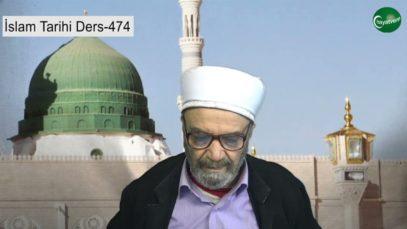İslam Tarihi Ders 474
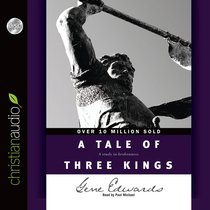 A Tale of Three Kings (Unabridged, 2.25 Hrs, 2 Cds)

══════════

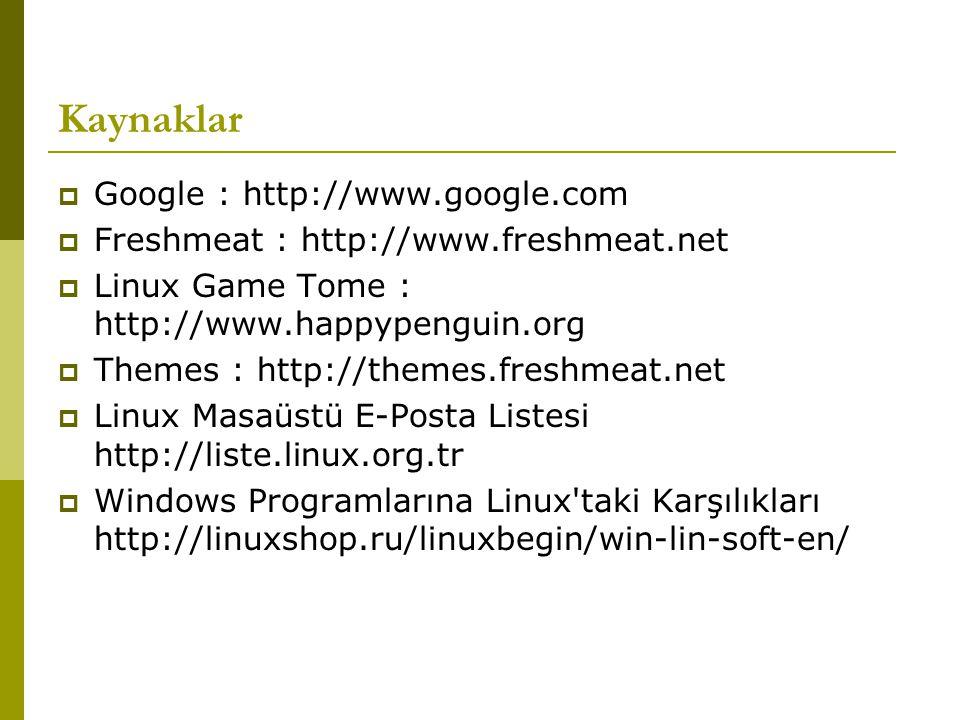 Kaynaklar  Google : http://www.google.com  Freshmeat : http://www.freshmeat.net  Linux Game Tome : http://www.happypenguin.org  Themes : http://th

══════════

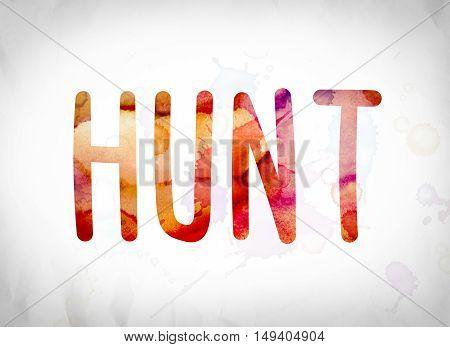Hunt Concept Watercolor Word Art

══════════

[Assignment] I'd like the lines above repeated exactly, from the one that contains "İslam Tarihi Ders 474" through the one that contains "A Tale of Three", with no pictures.

[Written answer]
İslam Tarihi Ders 474
 A Tale of Three Kings (Unabridged, 2.25 Hrs, 2 Cds)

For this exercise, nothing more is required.